It’s good to share... except in the case of the winter vomiting bug.

My daughter picked up the ghastly virus which decided to manifest itself only after she had arrived in Covent Garden and watched the first dance piece of a ballet triple bill. Early train home.

Two days later, my husband, who had been with her, replicated her symptoms in full and glorious Technicolor.

It is a really horrible bug which is famous for being highly contagious so I have been on tenterhooks. It was my turn next.

I have been reading about the dreaded norovirus and tried to identify where I might pick it up. Apparently, it takes the transfer of only 20 evil microbes to set up the stomach-churning both-ends excesses that so many have been experiencing.

I felt the only way to avoid it, other than to get into the cupboard under the stairs for 72 hours and seal the door with gaffer tape, was to effectively put my husband and everything he touches into immediate quarantine while arming myself with extra-strength anti-bacterial wipes... the ones that shear the first two layers of skin from your hands.

I realise this was not in the spirit of my marriage vows – not much cherishing going on there – and it was about as far away as you can get from the biblical Ruth’s pledge to her mother-in-law, Naomi. You will recall from Sunday School that she said: “... whither thou goest, I will go; and where thou lodgest, I will lodge: thy people shall be my people.”

By contrast, I have made sure that whither he goest I don’t go unless armed with the Dettol surface spray; where he lodgest, I don’t. And for “people” we have to read “towels” and I can assure you his towels are not my towels.

I have realised, in fact, that we don’t share many things. He drinks from different mugs (I don’t like chunky ones) eats different biscuits (he’s Rich Tea man, I’m Digestive woman). He reads a Kindle so doesn’t touch my books. I keep charge of the TV remote. We use different shower gel (his manly, mine girly) and shampoo, and each of us sticks to our own side of the bed.

So the only extra precaution was to make sure he didn’t touch me or breathe on me. Yes, well...

◆ **Things to do**
• A. According to the column on the winter vomiting bug, how many microbes must be transferred to bring on the illness?
• B. Copy out the part of the column on the winter vomiting bug that opens with the words containing "It is a really" and closes with "from your hands.".
The items that follow were taken from a different source.

◆ **Stored data entries**
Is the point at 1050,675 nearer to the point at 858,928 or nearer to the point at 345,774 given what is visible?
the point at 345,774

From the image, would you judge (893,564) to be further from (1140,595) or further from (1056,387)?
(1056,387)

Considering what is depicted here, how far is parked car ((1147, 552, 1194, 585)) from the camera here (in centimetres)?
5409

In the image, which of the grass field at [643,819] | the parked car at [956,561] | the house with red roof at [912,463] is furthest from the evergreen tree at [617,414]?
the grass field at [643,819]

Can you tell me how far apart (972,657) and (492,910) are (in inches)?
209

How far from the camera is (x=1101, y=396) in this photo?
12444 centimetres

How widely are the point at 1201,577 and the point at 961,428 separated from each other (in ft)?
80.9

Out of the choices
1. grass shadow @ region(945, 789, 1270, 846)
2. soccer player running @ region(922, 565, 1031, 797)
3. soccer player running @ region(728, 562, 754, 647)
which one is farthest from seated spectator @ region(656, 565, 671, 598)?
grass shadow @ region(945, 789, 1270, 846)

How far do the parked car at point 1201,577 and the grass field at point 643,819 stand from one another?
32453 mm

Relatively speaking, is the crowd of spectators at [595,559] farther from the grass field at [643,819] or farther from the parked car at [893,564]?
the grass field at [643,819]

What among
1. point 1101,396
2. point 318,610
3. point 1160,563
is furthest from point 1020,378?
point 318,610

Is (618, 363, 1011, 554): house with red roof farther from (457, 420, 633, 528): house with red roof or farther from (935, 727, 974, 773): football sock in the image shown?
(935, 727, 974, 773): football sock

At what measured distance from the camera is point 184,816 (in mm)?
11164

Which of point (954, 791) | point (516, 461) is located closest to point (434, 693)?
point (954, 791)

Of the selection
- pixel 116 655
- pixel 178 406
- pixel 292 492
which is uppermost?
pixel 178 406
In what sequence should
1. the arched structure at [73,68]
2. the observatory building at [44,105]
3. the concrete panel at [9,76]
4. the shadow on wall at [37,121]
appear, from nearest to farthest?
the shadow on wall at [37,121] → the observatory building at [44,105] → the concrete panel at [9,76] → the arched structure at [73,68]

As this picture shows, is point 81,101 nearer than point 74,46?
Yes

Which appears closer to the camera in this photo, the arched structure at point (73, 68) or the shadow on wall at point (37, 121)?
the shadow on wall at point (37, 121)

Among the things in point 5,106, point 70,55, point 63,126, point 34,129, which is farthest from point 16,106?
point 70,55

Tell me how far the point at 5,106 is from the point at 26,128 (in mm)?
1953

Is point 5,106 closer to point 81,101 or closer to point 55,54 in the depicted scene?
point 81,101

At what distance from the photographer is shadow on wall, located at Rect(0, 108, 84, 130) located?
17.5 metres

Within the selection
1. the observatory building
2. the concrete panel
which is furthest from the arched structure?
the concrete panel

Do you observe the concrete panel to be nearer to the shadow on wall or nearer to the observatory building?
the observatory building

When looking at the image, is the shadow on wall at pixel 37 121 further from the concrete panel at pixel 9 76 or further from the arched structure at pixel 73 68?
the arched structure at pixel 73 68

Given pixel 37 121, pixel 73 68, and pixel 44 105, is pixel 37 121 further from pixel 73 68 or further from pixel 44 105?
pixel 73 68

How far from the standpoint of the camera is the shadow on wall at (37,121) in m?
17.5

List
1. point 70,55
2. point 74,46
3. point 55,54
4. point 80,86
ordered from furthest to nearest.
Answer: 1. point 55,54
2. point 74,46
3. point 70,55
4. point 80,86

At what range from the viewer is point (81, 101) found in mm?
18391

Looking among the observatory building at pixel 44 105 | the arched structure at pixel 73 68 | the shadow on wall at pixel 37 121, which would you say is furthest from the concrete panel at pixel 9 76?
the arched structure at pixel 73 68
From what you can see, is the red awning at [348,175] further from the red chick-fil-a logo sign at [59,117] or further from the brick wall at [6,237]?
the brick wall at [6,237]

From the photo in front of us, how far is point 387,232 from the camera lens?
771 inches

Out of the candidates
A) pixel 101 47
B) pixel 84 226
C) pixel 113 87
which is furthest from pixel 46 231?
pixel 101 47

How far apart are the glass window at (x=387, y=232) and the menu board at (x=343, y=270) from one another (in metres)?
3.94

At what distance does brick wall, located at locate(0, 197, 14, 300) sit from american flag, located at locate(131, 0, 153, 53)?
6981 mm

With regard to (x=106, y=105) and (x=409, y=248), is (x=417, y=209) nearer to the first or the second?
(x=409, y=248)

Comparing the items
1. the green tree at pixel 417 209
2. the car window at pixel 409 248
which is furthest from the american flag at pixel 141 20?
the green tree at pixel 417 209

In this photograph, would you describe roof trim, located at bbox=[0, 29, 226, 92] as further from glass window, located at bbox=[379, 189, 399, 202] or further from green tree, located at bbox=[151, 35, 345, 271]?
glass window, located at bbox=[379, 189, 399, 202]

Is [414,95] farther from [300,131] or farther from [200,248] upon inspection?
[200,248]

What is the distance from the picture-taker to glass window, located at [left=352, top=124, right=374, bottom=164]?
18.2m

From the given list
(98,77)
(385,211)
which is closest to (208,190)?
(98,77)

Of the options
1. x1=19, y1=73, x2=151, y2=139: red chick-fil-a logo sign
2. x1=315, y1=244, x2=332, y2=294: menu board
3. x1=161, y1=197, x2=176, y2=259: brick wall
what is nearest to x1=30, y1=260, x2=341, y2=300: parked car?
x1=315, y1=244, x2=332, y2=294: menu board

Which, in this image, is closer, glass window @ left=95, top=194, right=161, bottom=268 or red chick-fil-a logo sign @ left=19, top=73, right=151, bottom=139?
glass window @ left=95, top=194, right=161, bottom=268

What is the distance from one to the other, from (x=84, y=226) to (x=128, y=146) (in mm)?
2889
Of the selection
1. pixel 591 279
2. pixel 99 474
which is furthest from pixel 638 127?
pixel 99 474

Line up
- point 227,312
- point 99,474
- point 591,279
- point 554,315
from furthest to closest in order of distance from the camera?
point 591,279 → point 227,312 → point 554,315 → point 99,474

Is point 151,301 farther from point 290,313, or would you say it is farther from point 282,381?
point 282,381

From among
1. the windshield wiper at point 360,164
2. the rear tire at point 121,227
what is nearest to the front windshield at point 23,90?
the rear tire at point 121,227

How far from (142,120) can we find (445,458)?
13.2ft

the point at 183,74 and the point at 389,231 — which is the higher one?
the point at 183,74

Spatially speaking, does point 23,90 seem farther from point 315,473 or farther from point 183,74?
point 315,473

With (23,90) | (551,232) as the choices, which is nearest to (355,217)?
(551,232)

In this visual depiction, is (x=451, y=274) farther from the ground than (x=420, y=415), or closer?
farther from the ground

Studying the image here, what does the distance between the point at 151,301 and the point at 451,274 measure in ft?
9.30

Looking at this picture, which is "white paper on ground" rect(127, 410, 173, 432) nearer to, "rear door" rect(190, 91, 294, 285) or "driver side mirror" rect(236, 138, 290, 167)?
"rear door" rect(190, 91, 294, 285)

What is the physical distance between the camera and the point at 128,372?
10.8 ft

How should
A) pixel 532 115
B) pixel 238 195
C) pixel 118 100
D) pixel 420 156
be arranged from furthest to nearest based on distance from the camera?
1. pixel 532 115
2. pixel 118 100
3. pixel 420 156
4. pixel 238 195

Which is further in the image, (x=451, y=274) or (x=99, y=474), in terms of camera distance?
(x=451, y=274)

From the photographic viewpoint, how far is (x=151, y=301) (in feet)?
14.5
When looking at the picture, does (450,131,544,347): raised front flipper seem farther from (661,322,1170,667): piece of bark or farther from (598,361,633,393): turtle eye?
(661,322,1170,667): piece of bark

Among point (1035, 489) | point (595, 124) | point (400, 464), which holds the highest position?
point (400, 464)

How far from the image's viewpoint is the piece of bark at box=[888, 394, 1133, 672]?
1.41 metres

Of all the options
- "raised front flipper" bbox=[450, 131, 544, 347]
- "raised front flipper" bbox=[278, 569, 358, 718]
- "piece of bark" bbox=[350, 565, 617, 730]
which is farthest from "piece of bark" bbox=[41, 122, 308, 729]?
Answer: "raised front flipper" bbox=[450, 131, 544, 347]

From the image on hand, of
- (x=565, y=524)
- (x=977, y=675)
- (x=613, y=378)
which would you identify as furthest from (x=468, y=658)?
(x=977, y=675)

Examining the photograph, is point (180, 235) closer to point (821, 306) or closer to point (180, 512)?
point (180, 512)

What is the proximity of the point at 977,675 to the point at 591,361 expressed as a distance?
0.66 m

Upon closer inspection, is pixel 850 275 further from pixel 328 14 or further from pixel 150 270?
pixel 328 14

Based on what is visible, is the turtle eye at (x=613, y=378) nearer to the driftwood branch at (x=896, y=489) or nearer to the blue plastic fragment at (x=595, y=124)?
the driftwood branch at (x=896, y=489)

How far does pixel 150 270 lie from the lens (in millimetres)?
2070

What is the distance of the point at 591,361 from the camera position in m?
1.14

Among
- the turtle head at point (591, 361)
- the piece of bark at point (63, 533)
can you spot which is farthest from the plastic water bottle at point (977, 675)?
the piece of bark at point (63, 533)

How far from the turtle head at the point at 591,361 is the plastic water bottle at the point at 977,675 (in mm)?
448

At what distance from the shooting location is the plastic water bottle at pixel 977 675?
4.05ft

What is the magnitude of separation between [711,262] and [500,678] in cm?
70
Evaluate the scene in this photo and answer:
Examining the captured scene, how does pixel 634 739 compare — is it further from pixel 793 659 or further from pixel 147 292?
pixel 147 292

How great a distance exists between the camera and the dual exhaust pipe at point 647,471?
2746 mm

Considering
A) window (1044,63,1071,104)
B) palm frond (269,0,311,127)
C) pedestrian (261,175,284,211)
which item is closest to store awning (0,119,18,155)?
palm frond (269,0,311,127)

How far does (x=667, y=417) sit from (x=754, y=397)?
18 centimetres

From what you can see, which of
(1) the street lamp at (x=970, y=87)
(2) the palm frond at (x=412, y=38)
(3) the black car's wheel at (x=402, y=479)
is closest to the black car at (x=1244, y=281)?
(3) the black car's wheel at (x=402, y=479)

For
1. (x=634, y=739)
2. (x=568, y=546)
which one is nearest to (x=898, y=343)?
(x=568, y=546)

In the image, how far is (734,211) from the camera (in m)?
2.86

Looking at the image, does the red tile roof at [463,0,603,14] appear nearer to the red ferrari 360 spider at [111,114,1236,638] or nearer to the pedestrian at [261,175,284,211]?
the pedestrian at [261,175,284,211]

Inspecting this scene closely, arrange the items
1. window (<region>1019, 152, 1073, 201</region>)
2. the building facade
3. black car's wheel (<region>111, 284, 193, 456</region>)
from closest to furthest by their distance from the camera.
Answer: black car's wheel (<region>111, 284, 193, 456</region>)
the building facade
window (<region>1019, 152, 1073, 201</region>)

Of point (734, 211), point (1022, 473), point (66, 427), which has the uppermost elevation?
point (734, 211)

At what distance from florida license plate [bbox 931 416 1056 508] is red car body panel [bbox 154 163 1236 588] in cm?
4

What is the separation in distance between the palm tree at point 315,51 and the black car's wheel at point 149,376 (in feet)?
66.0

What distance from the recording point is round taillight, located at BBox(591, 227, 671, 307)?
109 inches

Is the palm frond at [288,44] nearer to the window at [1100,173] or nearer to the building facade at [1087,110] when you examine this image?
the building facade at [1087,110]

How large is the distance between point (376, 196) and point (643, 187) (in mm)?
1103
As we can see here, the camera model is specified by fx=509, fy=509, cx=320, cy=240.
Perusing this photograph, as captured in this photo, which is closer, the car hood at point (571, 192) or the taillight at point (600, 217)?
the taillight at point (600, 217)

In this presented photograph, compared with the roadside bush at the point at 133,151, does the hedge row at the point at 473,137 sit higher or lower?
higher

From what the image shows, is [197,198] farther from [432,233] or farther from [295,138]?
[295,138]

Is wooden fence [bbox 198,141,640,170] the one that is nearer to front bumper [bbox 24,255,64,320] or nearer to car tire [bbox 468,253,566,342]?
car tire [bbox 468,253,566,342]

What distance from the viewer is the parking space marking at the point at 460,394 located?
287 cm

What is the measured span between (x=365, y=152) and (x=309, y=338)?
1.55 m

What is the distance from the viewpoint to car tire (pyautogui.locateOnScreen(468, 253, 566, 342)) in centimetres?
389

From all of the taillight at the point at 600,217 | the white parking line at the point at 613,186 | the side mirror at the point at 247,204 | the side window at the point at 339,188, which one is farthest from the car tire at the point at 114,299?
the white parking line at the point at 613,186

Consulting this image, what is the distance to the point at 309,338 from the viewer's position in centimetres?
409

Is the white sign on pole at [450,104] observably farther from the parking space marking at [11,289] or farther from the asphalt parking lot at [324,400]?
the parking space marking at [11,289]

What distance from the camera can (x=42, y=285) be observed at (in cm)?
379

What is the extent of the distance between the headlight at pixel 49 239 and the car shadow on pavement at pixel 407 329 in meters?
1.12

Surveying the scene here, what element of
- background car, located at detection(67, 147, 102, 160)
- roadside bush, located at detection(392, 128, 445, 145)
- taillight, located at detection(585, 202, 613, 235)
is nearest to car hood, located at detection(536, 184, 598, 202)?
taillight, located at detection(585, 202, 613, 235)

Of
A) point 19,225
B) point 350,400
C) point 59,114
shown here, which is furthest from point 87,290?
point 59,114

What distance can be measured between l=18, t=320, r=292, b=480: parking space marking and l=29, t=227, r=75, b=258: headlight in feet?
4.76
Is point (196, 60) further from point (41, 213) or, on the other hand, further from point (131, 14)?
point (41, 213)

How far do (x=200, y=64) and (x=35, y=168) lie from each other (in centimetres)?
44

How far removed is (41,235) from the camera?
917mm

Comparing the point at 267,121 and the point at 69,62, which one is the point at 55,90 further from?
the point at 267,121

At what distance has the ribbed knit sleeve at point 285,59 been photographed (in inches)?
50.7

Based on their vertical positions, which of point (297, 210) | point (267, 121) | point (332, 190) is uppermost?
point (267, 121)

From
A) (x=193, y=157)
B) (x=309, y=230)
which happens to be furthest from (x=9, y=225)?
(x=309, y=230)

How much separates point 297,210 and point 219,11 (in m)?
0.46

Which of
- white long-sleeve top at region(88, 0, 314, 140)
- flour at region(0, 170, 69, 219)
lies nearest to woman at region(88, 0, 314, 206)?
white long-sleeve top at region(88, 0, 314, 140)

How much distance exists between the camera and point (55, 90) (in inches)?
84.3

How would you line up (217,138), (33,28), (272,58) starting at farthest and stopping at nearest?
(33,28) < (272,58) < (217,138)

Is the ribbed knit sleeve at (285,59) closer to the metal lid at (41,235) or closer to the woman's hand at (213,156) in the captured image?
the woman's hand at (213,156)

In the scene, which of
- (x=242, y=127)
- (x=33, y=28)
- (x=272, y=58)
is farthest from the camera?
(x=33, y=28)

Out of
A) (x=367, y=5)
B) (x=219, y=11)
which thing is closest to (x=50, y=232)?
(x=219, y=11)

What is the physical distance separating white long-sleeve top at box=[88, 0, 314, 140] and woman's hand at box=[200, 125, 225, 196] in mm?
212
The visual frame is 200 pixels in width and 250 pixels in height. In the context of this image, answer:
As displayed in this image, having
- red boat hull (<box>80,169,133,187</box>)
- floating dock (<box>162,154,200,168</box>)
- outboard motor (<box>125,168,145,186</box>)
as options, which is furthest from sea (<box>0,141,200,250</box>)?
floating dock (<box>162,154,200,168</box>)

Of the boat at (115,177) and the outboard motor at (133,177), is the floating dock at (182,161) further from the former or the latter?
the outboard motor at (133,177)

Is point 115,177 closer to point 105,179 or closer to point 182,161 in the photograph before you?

◆ **Solutions**
• A. Only 20.

• B.
It is a really horrible bug which is famous for being highly contagious so I have been on tenterhooks. It was my turn next.

I have been reading about the dreaded norovirus and tried to identify where I might pick it up. Apparently, it takes the transfer of only 20 evil microbes to set up the stomach-churning both-ends excesses that so many have been experiencing.

I felt the only way to avoid it, other than to get into the cupboard under the stairs for 72 hours and seal the door with gaffer tape, was to effectively put my husband and everything he touches into immediate quarantine while arming myself with extra-strength anti-bacterial wipes... the ones that shear the first two layers of skin from your hands.